Data files and R scripts for Experiment 3
Brief description: The field experiment where infected plants were transplanted outside and monitored for symptoms from May- November 2021.
Data sets included:
· daily_high_temps.txt
· flower_summary_data.xls
· raw field data.xls
Data analysis scripts
· ‘temperature_by_date_figures.R’ – all figures and analysis for Fig 3.
· ‘2-line models.R’ – shows how the 2 line model was fit to determine the ‘cut-off’ temperature for heat-dependent curing
Details on data sets:
1. daily_high_temps.txt :Data set that provides the daily high temperature for every data date in the field, taken from the Beltsville weather station. This data was used to generate Figure 3a.
2. flower.summary.data.xls : Summary data set that provides daily and average high and low temperatures for each collection date in the field, as well as the total number of healthy and infected flowering plants (Experiment 3). This data was used to generate Figures 3b-d. Data is saved as an excel file, and the second tab contains a readme with explanations for each column
3. Raw_field_data.xls: The raw data on infection status for the 178 infected plants in the field. Each row is an individual plant.

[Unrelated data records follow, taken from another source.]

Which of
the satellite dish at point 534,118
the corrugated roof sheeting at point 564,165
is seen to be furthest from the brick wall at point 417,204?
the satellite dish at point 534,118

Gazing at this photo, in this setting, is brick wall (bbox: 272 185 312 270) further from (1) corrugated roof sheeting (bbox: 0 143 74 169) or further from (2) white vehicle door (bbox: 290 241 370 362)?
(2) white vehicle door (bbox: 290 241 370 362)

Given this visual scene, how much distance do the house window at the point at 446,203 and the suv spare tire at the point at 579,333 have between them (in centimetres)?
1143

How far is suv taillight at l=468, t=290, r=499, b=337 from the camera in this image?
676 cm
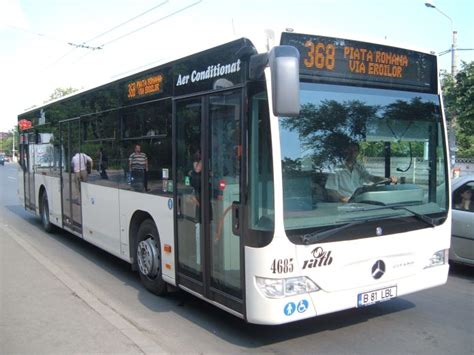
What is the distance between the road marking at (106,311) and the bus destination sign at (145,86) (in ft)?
8.62

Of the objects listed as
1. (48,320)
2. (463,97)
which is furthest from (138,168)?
(463,97)

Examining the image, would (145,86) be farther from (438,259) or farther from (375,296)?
(438,259)

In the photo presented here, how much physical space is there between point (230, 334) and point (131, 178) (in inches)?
106

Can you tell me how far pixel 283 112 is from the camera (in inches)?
145

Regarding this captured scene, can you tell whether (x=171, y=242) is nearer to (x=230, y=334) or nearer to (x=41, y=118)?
(x=230, y=334)

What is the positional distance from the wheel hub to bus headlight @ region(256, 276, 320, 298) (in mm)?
2310

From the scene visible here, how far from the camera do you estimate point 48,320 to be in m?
5.12

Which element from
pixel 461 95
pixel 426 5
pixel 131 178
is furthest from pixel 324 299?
pixel 461 95

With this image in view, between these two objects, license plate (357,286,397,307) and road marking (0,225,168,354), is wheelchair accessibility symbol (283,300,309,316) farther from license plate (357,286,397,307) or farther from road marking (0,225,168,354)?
road marking (0,225,168,354)

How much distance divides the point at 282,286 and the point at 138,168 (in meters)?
3.04

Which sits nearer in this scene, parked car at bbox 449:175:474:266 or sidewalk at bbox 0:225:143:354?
sidewalk at bbox 0:225:143:354

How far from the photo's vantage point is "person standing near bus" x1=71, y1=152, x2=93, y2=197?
27.2ft

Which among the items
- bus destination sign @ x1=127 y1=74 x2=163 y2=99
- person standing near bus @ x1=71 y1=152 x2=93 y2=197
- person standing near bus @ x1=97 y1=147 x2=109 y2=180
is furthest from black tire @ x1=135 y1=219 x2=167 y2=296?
person standing near bus @ x1=71 y1=152 x2=93 y2=197

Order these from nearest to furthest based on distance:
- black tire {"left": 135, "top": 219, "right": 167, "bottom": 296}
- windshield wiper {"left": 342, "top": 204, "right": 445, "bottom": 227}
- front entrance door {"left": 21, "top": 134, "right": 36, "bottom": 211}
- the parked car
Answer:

- Each row is one plant, with different columns for status at each day.
- The first two rows give positional data for the plant
- Columns marked ‘Status_date’ (no color) give the raw data on plant status that was collected in the field. V=vegetative, B=bolting, D=diseased (all), PD = partially diseased, LD= light disease, X=dead, PO= post reproductive (not flowering), ST = sterile (no sign of pollen, stigma or spores).
- Columns marked ‘veg_date’ and highlighted in green show a binomial score for whether the plant was flowering (‘F’-pink) or vegetative (‘V’ -green).

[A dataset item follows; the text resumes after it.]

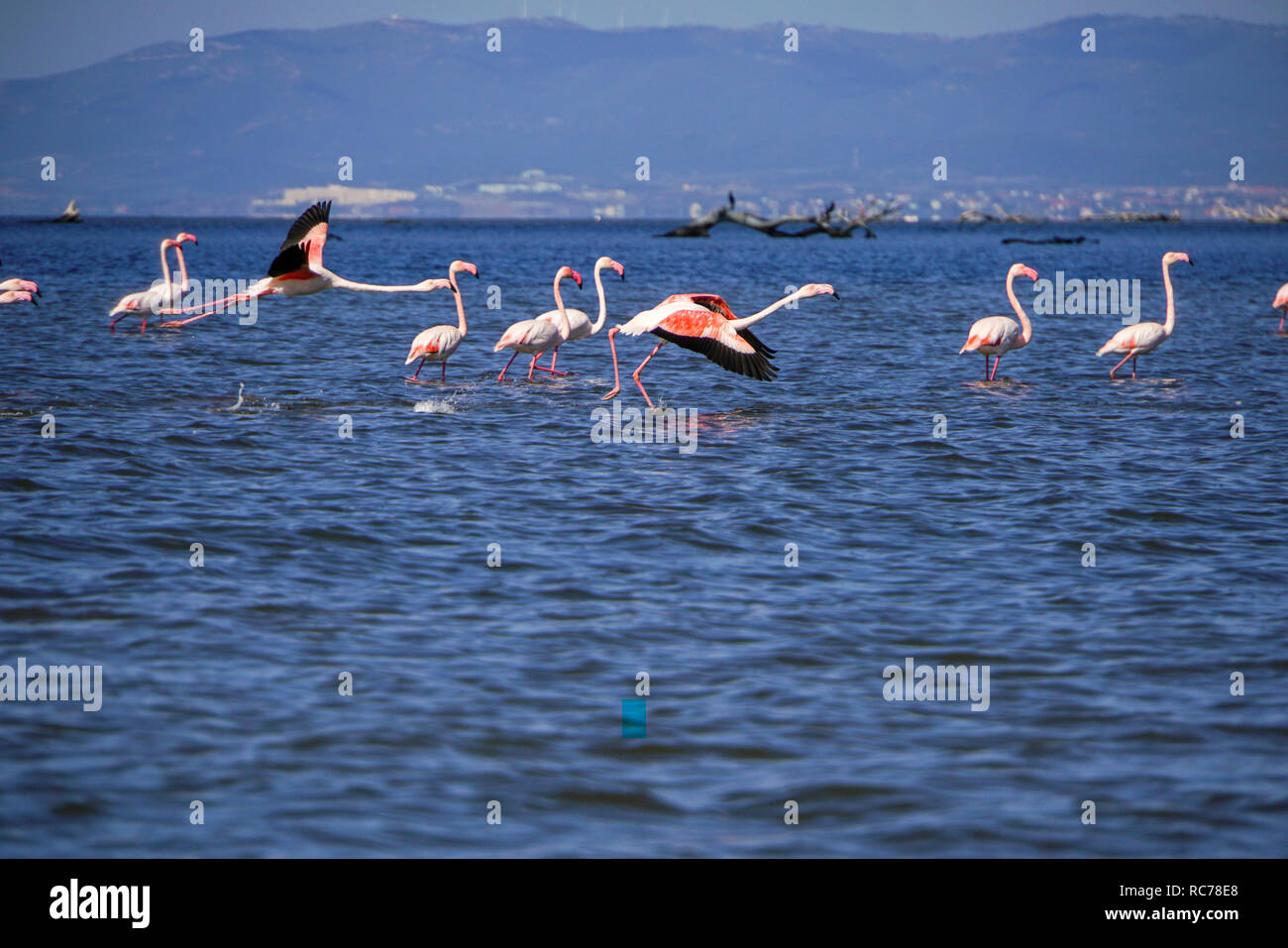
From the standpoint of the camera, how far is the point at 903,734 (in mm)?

- Columns marked ‘infected_date’ are scored as either: ‘D’ – all flowers with spores, 'H' -all flowers Healthy, or ‘PD’ – a mix of healthy and infected flowers. Sterile ‘st’ flowers were considered healthy here, because the fungus is not reproducing.
- ‘Dis.flwrs_date’ is an ordinal score for the number of diseased flowers per plant (0=0, 1= 1-10, 2=11-150, 3=150-200).
- ‘Healthy.flwrs_date’ is an ordinal score for the number of healthy flowers per plant. Same criteria as above.
Missing data code: NA
Methods
Data was collected in three separate sets of expeirments:
1) In vitro assays of pathogen germination, growth, and conjugation in growth chambers set to different temperature
2) Greenhouse inoculaiton expeirment of S. latifolia seedlings at different temperature treatments
3) A field experiment, where diseased plants were monitored for signs of heat-curing over the course of one summer field season.